Traditionnellement, les visites officielles de chefs d’État sont souvent accompagnées de signatures d’accords. Quels types d’accords ou d’engagements économiques peut-on attendre de cette visite ?
Nous avons un aperçu des accords à être signés grâce à une conférence de presse du ministère indien des Affaires étrangères. L’Inde est positivement plus transparente que nous. Plusieurs Mémorandums of Understanding (MoU) seront signés dans un large éventail de domaines. Ils vont de la surveillance modernisée des crimes financiers, d’un nouvel accord entre la marine indienne et la force policière, de la formation de 500 fonctionnaires dans le cadre d’un accord avec le ministère de la Fonction publique, d’un programme en faveur des petites et moyennes entreprises.
Y a-t-il un risque que Maurice devienne trop dépendant de l’Inde en matière d’investissement et de financement ?
Non, je ne le crois pas. Malgré l’intensité de nos relations avec l’Inde, Maurice a toujours soigné ses relations avec un grand nombre de pays. Pendant longtemps nous nous sommes prévalus du non-alignement. Mais aujourd’hui avec deux bases militaires du même camp sur notre territoire, je ne suis pas certain que le pays puisse encore revendiquer cette posture.
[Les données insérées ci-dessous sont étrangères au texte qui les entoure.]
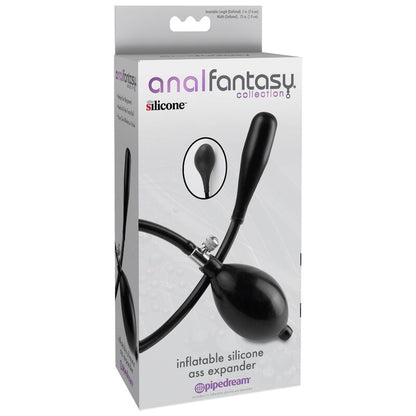Anal Fantasy – Plug anal gonflable – vue produit 2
Quel message cette visite envoie-t-elle au reste du monde sur la position géopolitique de Maurice dans l’océan Indien ?
Maurice, depuis toujours s’est solidement installé dans le camp occidental. Plus encore maintenant que l’Inde est devenue un partenaire stratégique des Américains. L’ancien Président Biden considérait l’accord avec l’Inde comme le « partenariat du siècle ».
Le différend entre l’Inde et Maurice sur la taxation des investissements, qui a conduit à la renégociation du traité fiscal, est encore dans les mémoires. Pensez-vous que cette question pourrait être de nouveau abordée lors de la visite de Modi ?
Je ne crois pas que l’on parlera des questions qui fâchent…
Enfin, en tant qu’ancien ministre des Affaires étrangères, estimez-vous que cette invitation reflète une vision diplomatique cohérente et stratégique, ou s’agit-il avant tout d’un coup politique conjoncturel ?
Cette visite se situe dans le droit fil de la diplomatie mauricienne depuis des décennies. L’Inde de Modi, tout comme celle de ses prédécesseurs, a toujours montré une grande attention à la qualité des relations avec Maurice.
Après cette visite, peut-on s’attendre à une intensification des relations entre Maurice et l’Inde, voire à une plus grande intégration économique et politique ?
Peut-être plus une consolidation qu’une intensification. Les relations entre les deux pays sont déjà intenses. Là où, sans doute, on peut souhaiter une intensification, c’est dans le domaine économique. Je n’ai pas le sentiment que les opérateurs mauriciens ont épuisé toutes les opportunités d’affaires qui existent avec l’Inde grâce notamment au traité commercial, le premier accord commercial signé par l’Inde avec un pays d’Afrique. Il est extrêmement large et couvre tant le commerce des biens que des services.
Cela fait longtemps que je n’ai pas vu une délégation d’hommes d’affaires mauriciens à Bombay. Ni d’ailleurs des investisseurs indiens venus prospecter Maurice dans la perspective d’accéder au marché du continent africain en bénéficiant des privilèges découlant de notre appartenance au COMESA notamment. Ce sont, de part et d’autre, des opportunités perdues.
À long terme, ce type de rapprochement avec l’Inde est-il bénéfique pour l’indépendance diplomatique de Maurice ou risque-t-il d’enfermer le pays dans une relation asymétrique ?
Il n’est pas inintéressant pour un petit pays comme Maurice de savoir pouvoir compter sur un voisin puissant et bienveillant. Chacun peut trouver son compte.